§ TASK INSTRUCTIONS:
Render every line of the entries below as a numbered list, leaving out any blank lines.
———
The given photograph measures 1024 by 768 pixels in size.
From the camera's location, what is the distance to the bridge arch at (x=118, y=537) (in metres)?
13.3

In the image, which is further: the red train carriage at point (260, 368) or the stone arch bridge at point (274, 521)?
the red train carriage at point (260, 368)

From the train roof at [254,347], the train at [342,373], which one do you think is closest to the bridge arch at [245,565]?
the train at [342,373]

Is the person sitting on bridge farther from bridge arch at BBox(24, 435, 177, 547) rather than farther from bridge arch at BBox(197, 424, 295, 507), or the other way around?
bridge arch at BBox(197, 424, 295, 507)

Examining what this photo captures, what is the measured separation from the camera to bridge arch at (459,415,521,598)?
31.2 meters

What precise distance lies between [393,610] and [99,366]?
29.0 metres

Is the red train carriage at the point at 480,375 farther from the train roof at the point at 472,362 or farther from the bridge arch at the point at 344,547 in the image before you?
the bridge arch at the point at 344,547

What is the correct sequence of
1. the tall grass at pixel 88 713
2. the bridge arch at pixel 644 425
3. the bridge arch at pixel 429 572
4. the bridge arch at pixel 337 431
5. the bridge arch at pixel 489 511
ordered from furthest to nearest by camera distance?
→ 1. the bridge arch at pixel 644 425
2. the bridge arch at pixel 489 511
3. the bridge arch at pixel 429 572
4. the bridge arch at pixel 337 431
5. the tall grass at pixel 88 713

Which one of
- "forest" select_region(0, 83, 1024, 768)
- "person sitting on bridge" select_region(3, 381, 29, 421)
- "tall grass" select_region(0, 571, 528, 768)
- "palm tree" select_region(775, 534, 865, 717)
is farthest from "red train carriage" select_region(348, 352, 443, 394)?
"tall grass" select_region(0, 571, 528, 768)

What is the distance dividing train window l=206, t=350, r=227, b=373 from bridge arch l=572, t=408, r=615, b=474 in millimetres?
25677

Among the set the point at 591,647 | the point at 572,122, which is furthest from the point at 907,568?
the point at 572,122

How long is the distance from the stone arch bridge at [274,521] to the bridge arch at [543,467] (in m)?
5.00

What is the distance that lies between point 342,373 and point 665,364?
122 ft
———
§ CORRECT OUTPUT:
1. The given photograph measures 1024 by 768 pixels in size.
2. From the camera's location, what is the distance to the bridge arch at (x=118, y=537) (in metres)?
3. 13.3
4. In the image, which is further: the red train carriage at point (260, 368) or the stone arch bridge at point (274, 521)?
5. the red train carriage at point (260, 368)
6. From the train roof at [254,347], the train at [342,373], which one do you think is closest to the bridge arch at [245,565]?
7. the train at [342,373]
8. Is the person sitting on bridge farther from bridge arch at BBox(24, 435, 177, 547) rather than farther from bridge arch at BBox(197, 424, 295, 507), or the other way around?
9. bridge arch at BBox(197, 424, 295, 507)
10. Examining what this photo captures, what is the measured separation from the camera to bridge arch at (459,415,521,598)?
11. 31.2 meters
12. What precise distance lies between [393,610] and [99,366]?
13. 29.0 metres
14. Is the red train carriage at the point at 480,375 farther from the train roof at the point at 472,362 or farther from the bridge arch at the point at 344,547 in the image before you?
15. the bridge arch at the point at 344,547
16. What is the correct sequence of
17. 1. the tall grass at pixel 88 713
18. 2. the bridge arch at pixel 644 425
19. 3. the bridge arch at pixel 429 572
20. 4. the bridge arch at pixel 337 431
21. 5. the bridge arch at pixel 489 511
22. ordered from furthest to nearest by camera distance?
23. → 1. the bridge arch at pixel 644 425
24. 2. the bridge arch at pixel 489 511
25. 3. the bridge arch at pixel 429 572
26. 4. the bridge arch at pixel 337 431
27. 5. the tall grass at pixel 88 713
28. Which one of
29. - "forest" select_region(0, 83, 1024, 768)
30. - "person sitting on bridge" select_region(3, 381, 29, 421)
31. - "tall grass" select_region(0, 571, 528, 768)
32. - "palm tree" select_region(775, 534, 865, 717)
33. is farthest from "red train carriage" select_region(348, 352, 443, 394)?
34. "tall grass" select_region(0, 571, 528, 768)
35. What is the distance dividing train window l=206, t=350, r=227, b=373 from bridge arch l=572, t=408, r=615, b=474 in millimetres?
36. 25677
37. Among the set the point at 591,647 | the point at 572,122, which is furthest from the point at 907,568?
38. the point at 572,122
39. How long is the distance from the stone arch bridge at [274,521] to the bridge arch at [543,467] (in m)?
40. 5.00
41. What is the distance that lies between point 342,373 and point 665,364?
42. 122 ft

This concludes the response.